Shared ground
The passage speaks to a real, unequal household setting: “servants” are under “masters,” including masters who are kind and also those who are harsh. The explicit claim is that servants are to live in subjection with “all fear” (that is, comprehensive respect) and that enduring unjust pain can be “commendable” when it happens “because of conscience toward God” (1 Peter 2:18–20).
It also draws a clear moral contrast. Patient endurance is not treated as automatically praiseworthy. Enduring punishment for one’s own wrongdoing is not described as having special “glory,” while enduring suffering when doing good is described as “commendable with God.”
Where interpretation differs (only where needed)
Who “servants” are in view. Some readers take the word to mean household slaves in the Roman world, so the instructions are addressed to people with very limited options.
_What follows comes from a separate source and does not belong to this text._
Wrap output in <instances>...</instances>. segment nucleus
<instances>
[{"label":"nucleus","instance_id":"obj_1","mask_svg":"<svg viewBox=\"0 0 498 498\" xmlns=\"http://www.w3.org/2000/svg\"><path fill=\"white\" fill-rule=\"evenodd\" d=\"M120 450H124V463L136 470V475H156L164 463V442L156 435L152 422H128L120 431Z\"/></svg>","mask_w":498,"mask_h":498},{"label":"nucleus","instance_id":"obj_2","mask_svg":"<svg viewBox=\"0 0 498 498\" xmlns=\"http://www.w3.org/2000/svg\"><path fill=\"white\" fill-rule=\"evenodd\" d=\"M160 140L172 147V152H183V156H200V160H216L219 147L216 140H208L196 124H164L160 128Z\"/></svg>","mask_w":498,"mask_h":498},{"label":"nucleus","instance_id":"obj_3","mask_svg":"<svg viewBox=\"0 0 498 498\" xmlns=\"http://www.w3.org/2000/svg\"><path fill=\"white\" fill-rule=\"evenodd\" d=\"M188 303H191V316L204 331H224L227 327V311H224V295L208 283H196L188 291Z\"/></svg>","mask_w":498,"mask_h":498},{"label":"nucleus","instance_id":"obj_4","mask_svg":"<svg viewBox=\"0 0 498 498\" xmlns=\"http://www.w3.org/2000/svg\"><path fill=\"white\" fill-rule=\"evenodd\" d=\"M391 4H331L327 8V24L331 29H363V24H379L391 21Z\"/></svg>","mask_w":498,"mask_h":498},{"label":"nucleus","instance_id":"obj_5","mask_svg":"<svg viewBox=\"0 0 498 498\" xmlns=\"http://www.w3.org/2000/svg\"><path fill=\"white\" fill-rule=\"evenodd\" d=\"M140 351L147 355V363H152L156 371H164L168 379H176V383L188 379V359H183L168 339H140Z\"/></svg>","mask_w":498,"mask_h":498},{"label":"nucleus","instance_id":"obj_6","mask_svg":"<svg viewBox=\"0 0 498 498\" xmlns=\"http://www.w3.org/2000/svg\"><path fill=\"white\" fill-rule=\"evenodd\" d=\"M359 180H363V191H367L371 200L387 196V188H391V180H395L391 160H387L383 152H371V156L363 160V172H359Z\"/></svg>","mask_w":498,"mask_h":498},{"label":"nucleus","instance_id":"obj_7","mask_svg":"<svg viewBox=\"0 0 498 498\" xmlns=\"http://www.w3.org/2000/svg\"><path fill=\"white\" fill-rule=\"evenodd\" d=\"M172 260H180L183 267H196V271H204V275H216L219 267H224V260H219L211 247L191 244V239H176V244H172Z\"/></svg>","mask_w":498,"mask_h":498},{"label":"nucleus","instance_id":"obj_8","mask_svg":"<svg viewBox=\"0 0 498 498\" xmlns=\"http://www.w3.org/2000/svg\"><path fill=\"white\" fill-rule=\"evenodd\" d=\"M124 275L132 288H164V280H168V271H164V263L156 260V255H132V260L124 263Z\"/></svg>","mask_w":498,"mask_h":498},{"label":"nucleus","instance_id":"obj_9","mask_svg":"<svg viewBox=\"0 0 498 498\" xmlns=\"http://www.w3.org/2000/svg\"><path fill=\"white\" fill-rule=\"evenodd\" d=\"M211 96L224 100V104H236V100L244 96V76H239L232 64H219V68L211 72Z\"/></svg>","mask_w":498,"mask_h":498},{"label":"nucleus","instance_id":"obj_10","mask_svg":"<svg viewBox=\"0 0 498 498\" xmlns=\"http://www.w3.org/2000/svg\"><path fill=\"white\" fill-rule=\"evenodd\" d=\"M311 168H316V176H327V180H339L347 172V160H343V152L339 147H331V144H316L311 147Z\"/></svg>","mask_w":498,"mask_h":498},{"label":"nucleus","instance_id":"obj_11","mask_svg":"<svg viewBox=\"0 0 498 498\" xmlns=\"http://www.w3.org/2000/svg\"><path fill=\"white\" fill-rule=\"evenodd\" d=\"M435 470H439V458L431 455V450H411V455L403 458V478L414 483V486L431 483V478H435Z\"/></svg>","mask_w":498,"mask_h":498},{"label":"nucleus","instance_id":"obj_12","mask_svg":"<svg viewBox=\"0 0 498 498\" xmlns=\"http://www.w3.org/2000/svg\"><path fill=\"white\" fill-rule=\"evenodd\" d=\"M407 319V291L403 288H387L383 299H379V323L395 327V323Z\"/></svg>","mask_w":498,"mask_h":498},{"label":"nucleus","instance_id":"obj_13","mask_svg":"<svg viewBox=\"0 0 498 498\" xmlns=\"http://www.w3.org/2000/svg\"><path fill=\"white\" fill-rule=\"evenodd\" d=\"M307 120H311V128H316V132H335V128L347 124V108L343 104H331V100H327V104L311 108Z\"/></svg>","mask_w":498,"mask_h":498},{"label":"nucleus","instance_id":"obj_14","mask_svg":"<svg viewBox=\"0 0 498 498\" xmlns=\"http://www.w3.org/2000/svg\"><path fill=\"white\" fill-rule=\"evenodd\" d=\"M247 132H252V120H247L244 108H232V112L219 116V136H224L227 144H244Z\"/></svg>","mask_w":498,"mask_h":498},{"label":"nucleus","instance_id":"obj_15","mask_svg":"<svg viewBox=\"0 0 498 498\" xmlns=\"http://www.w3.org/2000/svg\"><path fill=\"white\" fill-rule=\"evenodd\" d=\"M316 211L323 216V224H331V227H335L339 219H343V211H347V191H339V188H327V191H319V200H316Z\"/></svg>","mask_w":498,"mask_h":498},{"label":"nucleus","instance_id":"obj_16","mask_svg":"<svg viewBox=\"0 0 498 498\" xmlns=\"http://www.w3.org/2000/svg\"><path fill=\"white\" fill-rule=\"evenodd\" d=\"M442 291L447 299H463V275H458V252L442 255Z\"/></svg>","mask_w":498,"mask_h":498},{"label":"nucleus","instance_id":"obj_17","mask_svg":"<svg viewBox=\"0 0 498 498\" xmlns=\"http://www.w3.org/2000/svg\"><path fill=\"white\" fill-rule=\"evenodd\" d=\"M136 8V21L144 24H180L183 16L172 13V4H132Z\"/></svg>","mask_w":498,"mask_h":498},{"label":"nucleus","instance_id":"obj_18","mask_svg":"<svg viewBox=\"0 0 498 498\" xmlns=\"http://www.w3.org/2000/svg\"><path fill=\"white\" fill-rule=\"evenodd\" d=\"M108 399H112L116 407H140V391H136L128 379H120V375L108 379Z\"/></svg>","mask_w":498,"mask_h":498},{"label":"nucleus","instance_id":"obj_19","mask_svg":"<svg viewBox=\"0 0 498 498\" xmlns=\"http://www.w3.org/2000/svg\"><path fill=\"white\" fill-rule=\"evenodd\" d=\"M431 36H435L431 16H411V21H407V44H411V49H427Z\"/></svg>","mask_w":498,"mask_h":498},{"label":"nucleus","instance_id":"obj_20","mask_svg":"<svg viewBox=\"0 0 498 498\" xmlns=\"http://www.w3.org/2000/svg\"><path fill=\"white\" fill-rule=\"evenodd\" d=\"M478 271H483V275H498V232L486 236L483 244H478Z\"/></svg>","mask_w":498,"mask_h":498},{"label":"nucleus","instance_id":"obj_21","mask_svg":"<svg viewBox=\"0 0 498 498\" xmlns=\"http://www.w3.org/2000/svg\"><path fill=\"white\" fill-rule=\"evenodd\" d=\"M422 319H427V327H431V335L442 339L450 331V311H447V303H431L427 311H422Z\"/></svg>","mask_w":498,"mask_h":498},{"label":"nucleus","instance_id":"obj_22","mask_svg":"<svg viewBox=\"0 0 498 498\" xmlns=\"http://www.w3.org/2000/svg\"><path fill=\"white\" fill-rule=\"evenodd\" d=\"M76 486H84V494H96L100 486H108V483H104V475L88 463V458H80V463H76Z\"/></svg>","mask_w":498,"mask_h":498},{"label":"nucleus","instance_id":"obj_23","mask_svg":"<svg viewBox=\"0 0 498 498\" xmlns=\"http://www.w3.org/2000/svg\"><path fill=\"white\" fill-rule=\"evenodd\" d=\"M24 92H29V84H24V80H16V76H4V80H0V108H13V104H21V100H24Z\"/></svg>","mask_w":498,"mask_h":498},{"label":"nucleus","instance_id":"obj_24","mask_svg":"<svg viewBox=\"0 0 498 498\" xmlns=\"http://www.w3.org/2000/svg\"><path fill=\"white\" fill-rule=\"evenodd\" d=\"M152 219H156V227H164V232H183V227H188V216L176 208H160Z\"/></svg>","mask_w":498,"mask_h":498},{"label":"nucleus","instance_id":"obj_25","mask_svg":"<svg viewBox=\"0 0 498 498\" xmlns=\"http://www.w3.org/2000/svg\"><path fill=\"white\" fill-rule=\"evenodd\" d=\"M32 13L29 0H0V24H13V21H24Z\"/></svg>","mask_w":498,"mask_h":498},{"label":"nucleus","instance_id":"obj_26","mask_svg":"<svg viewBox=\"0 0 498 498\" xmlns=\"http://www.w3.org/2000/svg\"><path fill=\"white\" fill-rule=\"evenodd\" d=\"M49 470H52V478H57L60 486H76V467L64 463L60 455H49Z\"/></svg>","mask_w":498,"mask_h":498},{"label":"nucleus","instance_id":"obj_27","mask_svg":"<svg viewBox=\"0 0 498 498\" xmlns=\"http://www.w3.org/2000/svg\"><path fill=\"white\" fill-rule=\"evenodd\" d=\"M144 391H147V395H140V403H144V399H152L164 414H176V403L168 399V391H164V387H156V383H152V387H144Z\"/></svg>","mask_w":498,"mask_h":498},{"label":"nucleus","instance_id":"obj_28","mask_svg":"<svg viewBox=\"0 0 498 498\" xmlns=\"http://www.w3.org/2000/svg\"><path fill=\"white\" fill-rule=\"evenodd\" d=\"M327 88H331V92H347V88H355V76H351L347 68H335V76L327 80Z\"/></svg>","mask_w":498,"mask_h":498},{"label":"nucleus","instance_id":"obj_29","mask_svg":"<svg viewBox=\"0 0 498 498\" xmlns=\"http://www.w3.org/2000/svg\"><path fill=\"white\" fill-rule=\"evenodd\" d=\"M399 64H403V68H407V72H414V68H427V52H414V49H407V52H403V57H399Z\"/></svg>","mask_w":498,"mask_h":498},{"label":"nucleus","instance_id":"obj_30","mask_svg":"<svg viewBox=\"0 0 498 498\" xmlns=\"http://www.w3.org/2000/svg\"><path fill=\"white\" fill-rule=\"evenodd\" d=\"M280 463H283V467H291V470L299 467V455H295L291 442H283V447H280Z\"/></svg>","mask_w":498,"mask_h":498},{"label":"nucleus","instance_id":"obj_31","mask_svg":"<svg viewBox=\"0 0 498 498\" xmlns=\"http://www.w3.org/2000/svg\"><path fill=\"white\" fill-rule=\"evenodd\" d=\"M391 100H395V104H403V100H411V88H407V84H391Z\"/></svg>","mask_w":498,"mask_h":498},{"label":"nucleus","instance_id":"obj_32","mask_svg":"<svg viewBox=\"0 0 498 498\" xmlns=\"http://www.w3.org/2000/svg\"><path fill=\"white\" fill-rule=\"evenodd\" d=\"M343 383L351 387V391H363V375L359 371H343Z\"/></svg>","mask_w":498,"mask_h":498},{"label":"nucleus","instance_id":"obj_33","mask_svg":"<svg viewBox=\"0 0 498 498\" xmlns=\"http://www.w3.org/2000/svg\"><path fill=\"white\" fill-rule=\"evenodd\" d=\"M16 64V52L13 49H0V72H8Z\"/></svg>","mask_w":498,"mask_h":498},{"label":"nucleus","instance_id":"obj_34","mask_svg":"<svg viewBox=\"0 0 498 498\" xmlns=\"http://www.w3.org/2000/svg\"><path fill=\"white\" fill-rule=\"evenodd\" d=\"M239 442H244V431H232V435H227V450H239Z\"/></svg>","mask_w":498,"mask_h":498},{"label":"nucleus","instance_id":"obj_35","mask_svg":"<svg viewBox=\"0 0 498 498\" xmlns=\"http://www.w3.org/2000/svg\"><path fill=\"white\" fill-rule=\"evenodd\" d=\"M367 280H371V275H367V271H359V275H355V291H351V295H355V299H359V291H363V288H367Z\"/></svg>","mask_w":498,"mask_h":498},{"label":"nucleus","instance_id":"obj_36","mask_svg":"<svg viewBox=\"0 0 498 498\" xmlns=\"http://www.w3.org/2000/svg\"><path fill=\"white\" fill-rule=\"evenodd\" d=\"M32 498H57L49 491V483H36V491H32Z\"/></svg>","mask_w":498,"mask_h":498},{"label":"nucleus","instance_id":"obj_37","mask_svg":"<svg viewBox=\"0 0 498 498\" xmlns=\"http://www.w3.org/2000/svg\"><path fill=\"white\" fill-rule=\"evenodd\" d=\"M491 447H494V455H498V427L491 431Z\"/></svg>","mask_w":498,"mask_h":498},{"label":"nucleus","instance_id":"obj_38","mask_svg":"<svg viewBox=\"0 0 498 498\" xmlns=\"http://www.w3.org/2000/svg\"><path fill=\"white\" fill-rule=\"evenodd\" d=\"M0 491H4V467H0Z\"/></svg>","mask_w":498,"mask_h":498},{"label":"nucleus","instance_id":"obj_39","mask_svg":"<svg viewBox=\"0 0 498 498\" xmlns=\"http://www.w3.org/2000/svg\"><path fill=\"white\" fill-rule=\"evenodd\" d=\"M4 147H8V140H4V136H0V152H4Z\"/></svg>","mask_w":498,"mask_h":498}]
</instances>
Others broaden it to include household workers generally, or any dependent laborer, arguing that the principle extends beyond formal slavery.
What “with all fear” means. Some understand “fear” mainly as respectful deference toward the master within a social order. Others hear a stronger note of awe/reverence that is ultimately directed toward God, shaping how the servant relates to the master.
What “commendable” implies. Some read it as divine approval (God regards this endurance as fitting and good). Others also infer a future reward dimension, since the word can carry a “grace/credit” sense (commendable), even though “reward” is not stated directly here.
Why the disagreement exists
The Greek terms behind “servants,” “fear,” and “commendable” can be translated with different shades of meaning, and the social reality behind “masters” is not identical to modern employment. Readers also weigh differently how much this paragraph is tied to its first-century household world versus how directly it maps onto other power-imbalanced relationships.
What this passage clearly contributes
- It names unjust suffering as a real possibility in ordinary social structures, not only in overt persecution.
- It distinguishes between suffering deserved for wrongdoing and suffering endured while doing good.
- It places the key motive in “conscience toward God”—an awareness of God that shapes endurance—so the “credit” sought is not merely public approval but God’s regard.
- It prepares for the next unit’s focus on Christ’s suffering as the controlling model (explicitly signaled immediately after, 1 Peter 2:21).